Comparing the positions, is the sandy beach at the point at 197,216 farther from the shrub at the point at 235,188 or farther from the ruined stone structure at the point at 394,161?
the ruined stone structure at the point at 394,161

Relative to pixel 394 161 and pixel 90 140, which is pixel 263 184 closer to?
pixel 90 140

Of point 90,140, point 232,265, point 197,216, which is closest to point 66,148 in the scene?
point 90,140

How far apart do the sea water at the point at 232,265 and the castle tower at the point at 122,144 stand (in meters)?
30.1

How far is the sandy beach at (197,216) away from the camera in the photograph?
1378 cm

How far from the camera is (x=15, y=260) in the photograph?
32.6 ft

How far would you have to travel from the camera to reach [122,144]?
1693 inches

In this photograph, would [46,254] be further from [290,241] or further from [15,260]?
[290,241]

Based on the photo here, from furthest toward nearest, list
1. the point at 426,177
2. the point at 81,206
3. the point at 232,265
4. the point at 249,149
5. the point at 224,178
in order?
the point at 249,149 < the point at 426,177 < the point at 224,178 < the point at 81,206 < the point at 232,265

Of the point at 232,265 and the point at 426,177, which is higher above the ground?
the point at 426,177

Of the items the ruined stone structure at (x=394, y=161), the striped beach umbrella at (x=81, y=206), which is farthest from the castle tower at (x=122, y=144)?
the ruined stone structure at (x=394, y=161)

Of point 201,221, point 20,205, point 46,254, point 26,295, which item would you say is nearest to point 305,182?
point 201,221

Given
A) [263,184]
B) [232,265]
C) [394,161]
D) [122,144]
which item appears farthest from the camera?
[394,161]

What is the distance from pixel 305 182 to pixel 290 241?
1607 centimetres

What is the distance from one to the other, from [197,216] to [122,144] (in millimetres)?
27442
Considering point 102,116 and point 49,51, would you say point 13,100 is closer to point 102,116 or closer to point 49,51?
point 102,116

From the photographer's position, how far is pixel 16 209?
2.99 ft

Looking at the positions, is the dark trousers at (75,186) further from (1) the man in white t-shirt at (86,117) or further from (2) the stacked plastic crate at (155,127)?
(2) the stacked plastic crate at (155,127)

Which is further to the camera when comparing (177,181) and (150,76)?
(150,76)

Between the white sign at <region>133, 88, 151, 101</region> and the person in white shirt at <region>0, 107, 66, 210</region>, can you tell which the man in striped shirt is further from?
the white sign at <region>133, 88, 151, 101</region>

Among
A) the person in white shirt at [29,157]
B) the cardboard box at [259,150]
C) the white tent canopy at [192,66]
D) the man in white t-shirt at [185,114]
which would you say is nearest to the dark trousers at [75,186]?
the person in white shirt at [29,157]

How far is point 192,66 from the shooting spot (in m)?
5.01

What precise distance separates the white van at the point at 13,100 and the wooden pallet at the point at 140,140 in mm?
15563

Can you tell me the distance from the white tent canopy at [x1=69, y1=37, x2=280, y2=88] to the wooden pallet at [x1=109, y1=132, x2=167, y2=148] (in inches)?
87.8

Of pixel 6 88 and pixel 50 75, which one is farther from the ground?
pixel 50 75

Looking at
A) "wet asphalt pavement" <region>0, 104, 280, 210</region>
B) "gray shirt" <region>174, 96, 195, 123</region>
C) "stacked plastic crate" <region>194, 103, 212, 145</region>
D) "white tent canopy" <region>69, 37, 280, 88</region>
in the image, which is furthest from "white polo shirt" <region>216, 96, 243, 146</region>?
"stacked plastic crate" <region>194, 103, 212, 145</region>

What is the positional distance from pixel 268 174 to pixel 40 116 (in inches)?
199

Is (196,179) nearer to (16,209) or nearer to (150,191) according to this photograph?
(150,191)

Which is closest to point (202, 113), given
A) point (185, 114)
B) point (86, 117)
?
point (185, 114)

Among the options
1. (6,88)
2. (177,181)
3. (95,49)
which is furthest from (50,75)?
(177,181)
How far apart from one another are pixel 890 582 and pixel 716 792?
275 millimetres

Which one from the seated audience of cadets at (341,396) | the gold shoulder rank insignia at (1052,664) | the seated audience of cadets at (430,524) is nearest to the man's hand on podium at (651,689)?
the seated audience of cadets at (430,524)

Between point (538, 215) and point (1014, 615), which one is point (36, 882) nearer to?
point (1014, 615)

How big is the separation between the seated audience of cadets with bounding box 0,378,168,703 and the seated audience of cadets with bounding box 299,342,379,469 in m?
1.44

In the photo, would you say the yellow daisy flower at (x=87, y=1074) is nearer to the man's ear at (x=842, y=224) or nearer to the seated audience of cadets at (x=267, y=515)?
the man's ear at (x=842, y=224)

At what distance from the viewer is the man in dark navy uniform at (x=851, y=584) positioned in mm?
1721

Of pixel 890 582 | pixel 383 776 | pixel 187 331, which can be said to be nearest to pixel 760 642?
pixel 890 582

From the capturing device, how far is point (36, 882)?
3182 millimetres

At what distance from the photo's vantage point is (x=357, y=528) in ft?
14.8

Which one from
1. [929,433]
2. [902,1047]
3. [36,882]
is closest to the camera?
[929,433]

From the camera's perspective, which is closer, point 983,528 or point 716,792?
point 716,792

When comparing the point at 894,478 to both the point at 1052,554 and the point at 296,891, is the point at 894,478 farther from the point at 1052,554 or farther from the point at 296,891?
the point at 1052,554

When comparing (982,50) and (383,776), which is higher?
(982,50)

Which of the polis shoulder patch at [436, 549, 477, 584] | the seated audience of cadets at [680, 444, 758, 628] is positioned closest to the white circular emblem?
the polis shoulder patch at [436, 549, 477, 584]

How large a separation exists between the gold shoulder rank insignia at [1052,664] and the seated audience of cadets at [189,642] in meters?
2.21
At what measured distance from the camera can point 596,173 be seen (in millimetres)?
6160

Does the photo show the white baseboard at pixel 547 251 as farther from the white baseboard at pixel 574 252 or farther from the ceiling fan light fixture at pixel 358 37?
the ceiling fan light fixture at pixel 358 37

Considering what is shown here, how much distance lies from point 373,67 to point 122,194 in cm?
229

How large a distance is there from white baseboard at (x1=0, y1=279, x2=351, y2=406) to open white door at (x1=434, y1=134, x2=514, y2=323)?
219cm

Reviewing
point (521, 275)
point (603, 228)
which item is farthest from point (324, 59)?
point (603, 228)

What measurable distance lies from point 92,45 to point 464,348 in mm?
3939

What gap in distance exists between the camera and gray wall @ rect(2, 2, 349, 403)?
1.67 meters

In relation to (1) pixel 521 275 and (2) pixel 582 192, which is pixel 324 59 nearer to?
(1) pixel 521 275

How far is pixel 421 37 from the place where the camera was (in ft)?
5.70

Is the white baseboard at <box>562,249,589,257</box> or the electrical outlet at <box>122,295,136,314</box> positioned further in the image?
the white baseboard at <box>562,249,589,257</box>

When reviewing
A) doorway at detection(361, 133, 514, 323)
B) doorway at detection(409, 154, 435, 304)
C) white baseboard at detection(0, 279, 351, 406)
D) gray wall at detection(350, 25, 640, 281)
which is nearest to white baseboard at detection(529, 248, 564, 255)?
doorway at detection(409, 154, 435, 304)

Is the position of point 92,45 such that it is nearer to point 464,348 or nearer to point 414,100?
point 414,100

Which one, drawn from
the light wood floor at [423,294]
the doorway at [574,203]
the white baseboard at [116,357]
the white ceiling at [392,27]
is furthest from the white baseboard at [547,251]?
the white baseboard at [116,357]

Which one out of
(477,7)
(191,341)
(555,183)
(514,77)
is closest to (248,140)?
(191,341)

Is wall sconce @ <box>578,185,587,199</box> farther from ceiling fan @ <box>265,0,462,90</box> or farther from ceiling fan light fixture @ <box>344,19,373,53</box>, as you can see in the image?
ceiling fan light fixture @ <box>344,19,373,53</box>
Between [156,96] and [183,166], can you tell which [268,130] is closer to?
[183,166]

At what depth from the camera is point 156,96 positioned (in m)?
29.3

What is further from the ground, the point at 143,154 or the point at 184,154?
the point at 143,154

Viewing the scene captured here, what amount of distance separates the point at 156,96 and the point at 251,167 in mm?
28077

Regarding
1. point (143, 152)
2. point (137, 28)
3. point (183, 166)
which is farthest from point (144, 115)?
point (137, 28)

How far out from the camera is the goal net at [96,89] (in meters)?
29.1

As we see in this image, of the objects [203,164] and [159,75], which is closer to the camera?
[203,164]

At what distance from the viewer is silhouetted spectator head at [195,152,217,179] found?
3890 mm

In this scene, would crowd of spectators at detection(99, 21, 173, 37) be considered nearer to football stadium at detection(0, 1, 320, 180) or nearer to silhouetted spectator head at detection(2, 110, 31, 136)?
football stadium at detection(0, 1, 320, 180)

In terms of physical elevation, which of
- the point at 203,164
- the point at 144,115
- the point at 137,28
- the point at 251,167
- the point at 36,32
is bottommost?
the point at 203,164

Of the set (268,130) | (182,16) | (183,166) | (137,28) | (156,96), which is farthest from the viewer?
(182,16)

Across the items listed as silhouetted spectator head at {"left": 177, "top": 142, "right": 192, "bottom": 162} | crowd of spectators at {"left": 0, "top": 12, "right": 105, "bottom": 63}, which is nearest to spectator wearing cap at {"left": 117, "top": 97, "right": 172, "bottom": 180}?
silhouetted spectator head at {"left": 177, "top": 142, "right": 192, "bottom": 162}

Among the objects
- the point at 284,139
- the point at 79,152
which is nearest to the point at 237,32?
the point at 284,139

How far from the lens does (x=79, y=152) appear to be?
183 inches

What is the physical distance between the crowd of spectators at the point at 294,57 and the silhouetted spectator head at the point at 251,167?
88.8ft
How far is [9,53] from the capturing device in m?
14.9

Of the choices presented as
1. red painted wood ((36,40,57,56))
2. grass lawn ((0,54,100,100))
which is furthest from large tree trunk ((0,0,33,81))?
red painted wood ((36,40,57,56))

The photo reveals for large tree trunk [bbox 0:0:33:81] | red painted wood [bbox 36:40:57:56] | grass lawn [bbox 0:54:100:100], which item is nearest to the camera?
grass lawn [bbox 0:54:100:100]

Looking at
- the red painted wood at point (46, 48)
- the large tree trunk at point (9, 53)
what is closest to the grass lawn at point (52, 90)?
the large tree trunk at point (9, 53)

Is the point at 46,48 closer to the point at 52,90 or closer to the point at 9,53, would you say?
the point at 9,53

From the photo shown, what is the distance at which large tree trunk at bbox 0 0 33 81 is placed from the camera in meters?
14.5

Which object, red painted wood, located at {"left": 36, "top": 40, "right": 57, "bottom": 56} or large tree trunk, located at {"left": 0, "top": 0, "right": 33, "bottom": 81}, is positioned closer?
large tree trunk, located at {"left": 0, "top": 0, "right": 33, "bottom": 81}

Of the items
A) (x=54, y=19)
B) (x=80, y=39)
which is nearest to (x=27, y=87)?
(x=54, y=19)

....

● Written request:
From the line containing "In terms of physical elevation, which of" to the last line of the material, please quote every line exactly and only those.

● Exercise result:
In terms of physical elevation, which of
- the point at 203,164
- the point at 144,115
- the point at 137,28
- the point at 251,167
- the point at 36,32
is bottommost?
the point at 203,164

Of the set (268,130) | (182,16) | (183,166) | (137,28) | (156,96), which is farthest from the viewer?
(182,16)

Across the items listed as silhouetted spectator head at {"left": 177, "top": 142, "right": 192, "bottom": 162} | crowd of spectators at {"left": 0, "top": 12, "right": 105, "bottom": 63}, which is nearest to spectator wearing cap at {"left": 117, "top": 97, "right": 172, "bottom": 180}?
silhouetted spectator head at {"left": 177, "top": 142, "right": 192, "bottom": 162}

Among the objects
- the point at 284,139
- the point at 79,152
which is nearest to the point at 237,32?
the point at 284,139

How far from the lens does (x=79, y=152) appear to be?
183 inches

What is the physical distance between the crowd of spectators at the point at 294,57 and the silhouetted spectator head at the point at 251,167?
88.8ft
How far is [9,53] from the capturing device in m?
14.9

Of the choices presented as
1. red painted wood ((36,40,57,56))
2. grass lawn ((0,54,100,100))
which is furthest from large tree trunk ((0,0,33,81))?
red painted wood ((36,40,57,56))

The photo reveals for large tree trunk [bbox 0:0:33:81] | red painted wood [bbox 36:40:57:56] | grass lawn [bbox 0:54:100:100], which item is nearest to the camera?
grass lawn [bbox 0:54:100:100]

Looking at
- the red painted wood at point (46, 48)
- the large tree trunk at point (9, 53)
what is closest to the grass lawn at point (52, 90)?
the large tree trunk at point (9, 53)

Is the point at 46,48 closer to the point at 52,90 or closer to the point at 9,53, would you say?
the point at 9,53

From the photo shown, what is the distance at which large tree trunk at bbox 0 0 33 81 is placed from the camera in meters?
14.5

Which object, red painted wood, located at {"left": 36, "top": 40, "right": 57, "bottom": 56} or large tree trunk, located at {"left": 0, "top": 0, "right": 33, "bottom": 81}, is positioned closer?
large tree trunk, located at {"left": 0, "top": 0, "right": 33, "bottom": 81}

Of the items
A) (x=54, y=19)
B) (x=80, y=39)
which is nearest to (x=27, y=87)?
(x=54, y=19)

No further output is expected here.